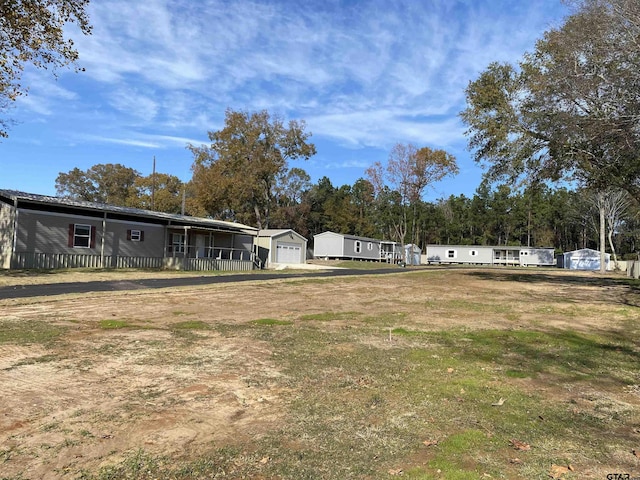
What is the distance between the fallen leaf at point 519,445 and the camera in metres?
3.73

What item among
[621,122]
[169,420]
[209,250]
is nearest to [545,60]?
[621,122]

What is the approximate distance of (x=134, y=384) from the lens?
510cm

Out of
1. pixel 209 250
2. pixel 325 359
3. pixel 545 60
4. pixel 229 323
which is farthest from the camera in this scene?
pixel 209 250

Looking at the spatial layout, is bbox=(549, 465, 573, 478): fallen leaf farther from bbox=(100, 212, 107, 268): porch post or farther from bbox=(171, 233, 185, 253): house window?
bbox=(171, 233, 185, 253): house window

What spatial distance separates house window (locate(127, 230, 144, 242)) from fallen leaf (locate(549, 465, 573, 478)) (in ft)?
87.6

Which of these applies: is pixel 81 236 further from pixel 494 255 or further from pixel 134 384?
pixel 494 255

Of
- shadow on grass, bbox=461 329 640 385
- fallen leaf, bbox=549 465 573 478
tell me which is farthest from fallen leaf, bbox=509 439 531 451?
shadow on grass, bbox=461 329 640 385

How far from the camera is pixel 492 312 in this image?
40.5ft

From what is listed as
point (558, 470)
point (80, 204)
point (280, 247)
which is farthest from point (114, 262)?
point (558, 470)

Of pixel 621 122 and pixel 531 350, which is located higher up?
pixel 621 122

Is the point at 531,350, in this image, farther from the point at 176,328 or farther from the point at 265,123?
the point at 265,123

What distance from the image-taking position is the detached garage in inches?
1563

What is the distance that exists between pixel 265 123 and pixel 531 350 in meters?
46.0

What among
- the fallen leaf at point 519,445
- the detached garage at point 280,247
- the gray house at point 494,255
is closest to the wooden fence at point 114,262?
the detached garage at point 280,247
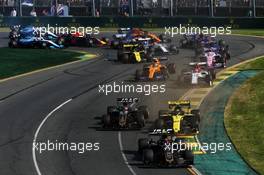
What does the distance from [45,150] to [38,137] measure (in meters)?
1.95

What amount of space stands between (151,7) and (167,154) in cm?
4926

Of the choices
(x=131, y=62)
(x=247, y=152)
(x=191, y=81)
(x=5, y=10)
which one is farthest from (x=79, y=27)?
(x=247, y=152)

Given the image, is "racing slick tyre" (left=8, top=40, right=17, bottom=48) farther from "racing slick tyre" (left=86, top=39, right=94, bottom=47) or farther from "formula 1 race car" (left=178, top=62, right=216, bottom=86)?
"formula 1 race car" (left=178, top=62, right=216, bottom=86)

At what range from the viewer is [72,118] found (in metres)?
29.9

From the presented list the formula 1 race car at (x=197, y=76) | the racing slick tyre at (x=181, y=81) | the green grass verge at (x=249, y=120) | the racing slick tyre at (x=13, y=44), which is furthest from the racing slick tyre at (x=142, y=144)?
the racing slick tyre at (x=13, y=44)

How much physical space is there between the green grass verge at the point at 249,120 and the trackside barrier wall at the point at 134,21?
25.6m

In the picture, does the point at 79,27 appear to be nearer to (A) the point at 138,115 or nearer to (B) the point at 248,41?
(B) the point at 248,41

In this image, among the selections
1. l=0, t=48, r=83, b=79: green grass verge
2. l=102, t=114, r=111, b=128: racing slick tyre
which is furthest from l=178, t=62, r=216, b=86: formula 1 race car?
l=0, t=48, r=83, b=79: green grass verge

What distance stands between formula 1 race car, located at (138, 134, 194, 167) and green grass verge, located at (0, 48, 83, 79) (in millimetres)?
20432

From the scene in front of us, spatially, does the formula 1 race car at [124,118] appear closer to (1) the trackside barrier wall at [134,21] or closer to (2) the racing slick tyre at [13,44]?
(2) the racing slick tyre at [13,44]

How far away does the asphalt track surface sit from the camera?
2264 cm

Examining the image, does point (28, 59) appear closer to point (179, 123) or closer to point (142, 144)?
point (179, 123)

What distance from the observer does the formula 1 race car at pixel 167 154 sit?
22278 mm

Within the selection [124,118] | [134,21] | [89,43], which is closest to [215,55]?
[124,118]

WRITTEN TASK:
Starting at the line that contains "What distance from the observer" and ending with the last of the lines, write those lines out again, replacing "observer" with "viewer" and keeping everything else the same.

SOLUTION FOR THIS EXERCISE:
What distance from the viewer does the formula 1 race car at pixel 167 154 sit?
22278 mm

Within the selection [124,118] | [134,21] | [89,43], which is closest to [215,55]?
[124,118]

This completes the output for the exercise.